> WHAT TO PRODUCE
Give the data again exactly, without images.

> INPUT MATERIAL
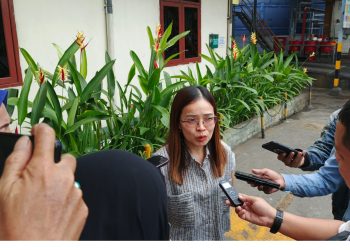 Kunjungan Kerja Dinas Perdagangan Provinsi Sumsel Ke PT. Indokarya Internusa (3 Ilir) Palembang
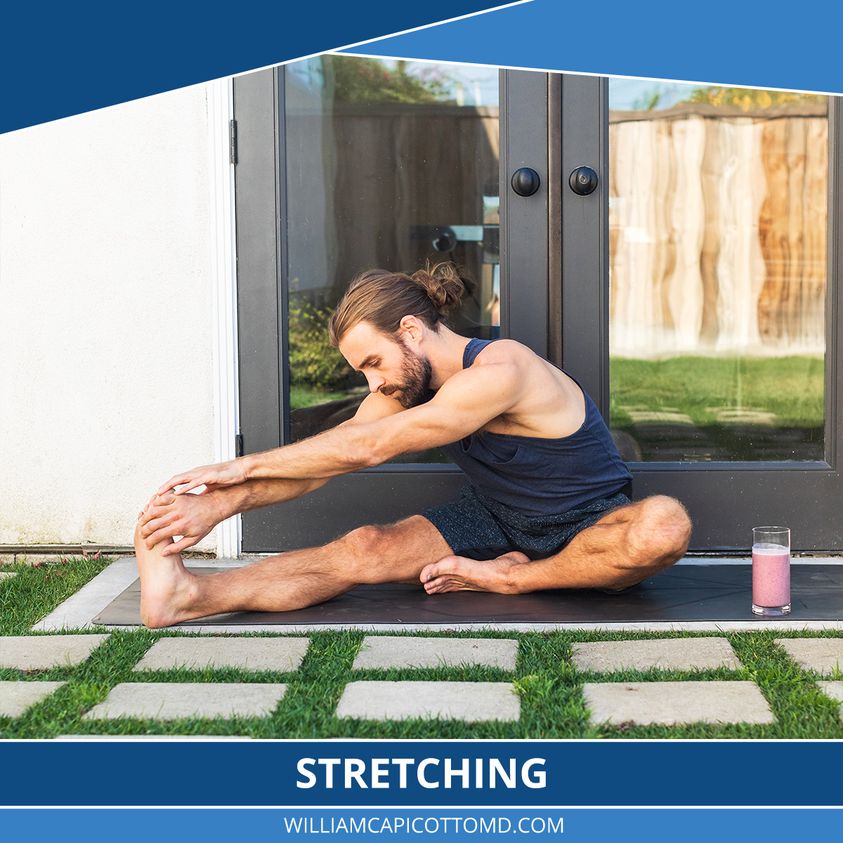Read more about the article Stretching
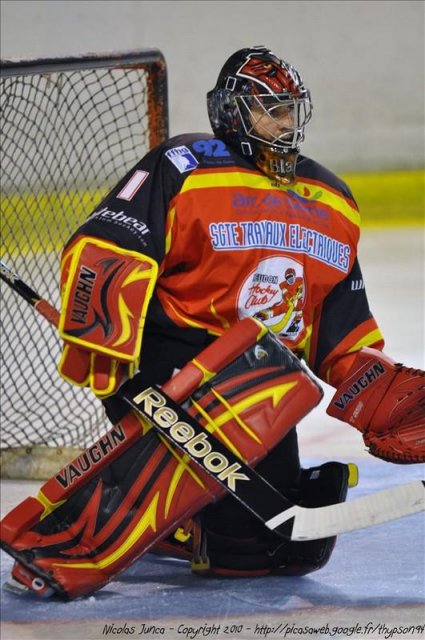 Photo hockey reportage Amical : Meudon vs Viry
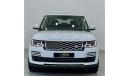 Land Rover Range Rover 2019 Range Rover Vogue LWB, 2024 Warranty + Service, Huge Options, Low KMs, GCC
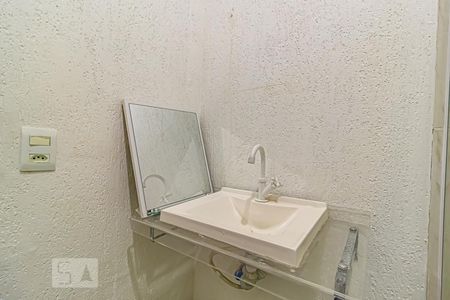 Casa de condomínio para alugar com 208m², 4 quartos e 1 vagaBanheiro da Suíte 3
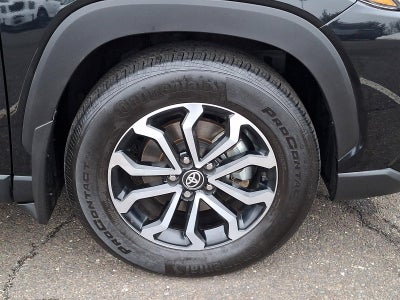 2024 Toyota Corolla Cross Hybrid SE 4WD (Natl)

> ANSWER AREA
 Kunjungan Kerja Dinas Perdagangan Provinsi Sumsel Ke PT. Indokarya Internusa (3 Ilir) Palembang
Read more about the article Stretching
 Photo hockey reportage Amical : Meudon vs Viry
 Land Rover Range Rover 2019 Range Rover Vogue LWB, 2024 Warranty + Service, Huge Options, Low KMs, GCC
 Casa de condomínio para alugar com 208m², 4 quartos e 1 vagaBanheiro da Suíte 3
 2024 Toyota Corolla Cross Hybrid SE 4WD (Natl)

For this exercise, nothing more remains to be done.